Refeeding Syndrome Mechanism

High‑Yield Points - ⚡ Biggest Takeaways

  • Kwashiorkor: Key features are edema, hypoalbuminemia, fatty liver, skin lesions (flaky paint dermatosis), and flag sign hair.
  • Marasmus: Presents with severe muscle wasting, loss of subcutaneous fat (wizened face), no edema, and an alert, irritable state.
  • PEM leads to impaired immune function (especially cell-mediated), increased susceptibility to infections, and critical electrolyte imbalances.
  • Common micronutrient deficiencies include Iron (microcytic anemia), Iodine (goiter, hypothyroidism), and Vitamin A (xerophthalmia, Bitot's spots).

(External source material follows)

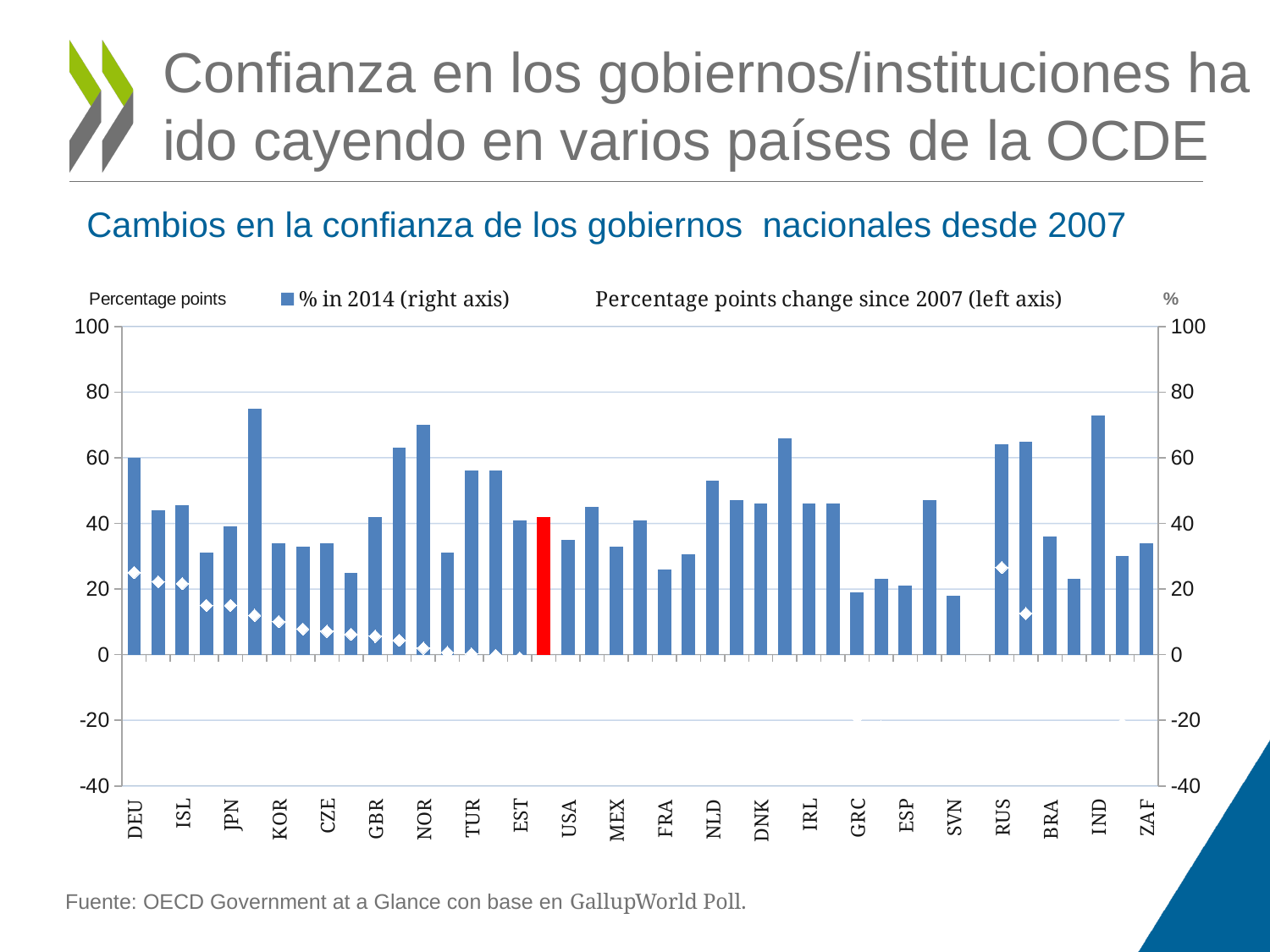
Is the bar value for IND greater or less than 60? greater What are the two entries in the chart legend? % in 2014 (right axis); Percentage points change since 2007 (left axis) Is the bar value for NOR greater or less than 60? greater Which has the taller bar, DEU or GRC? DEU Is the bar value for FRA greater or less than 40? less How many country labels are shown on the x axis of the chart? 22 What is the title of the chart? Cambios en la confianza de los gobiernos nacionales desde 2007 What kind of chart is shown on the slide? combination bar and line chart Which has the taller bar, NOR or USA? NOR How many series does the chart legend list? 2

  • Refeeding syndrome is a life-threatening risk: watch for hypophosphatemia, hypokalemia, hypomagnesemia, and potential cardiac/neurological complications during initial re-nutrition.
  • Metabolic adaptation to starvation involves ↓ BMR, initial gluconeogenesis from amino acids, then reliance on fatty acid oxidation and ketone body production to spare protein.
  • Chronic malnutrition results in stunted growth, delayed development, and impaired cognitive function in children, with long-lasting effects on health and productivity.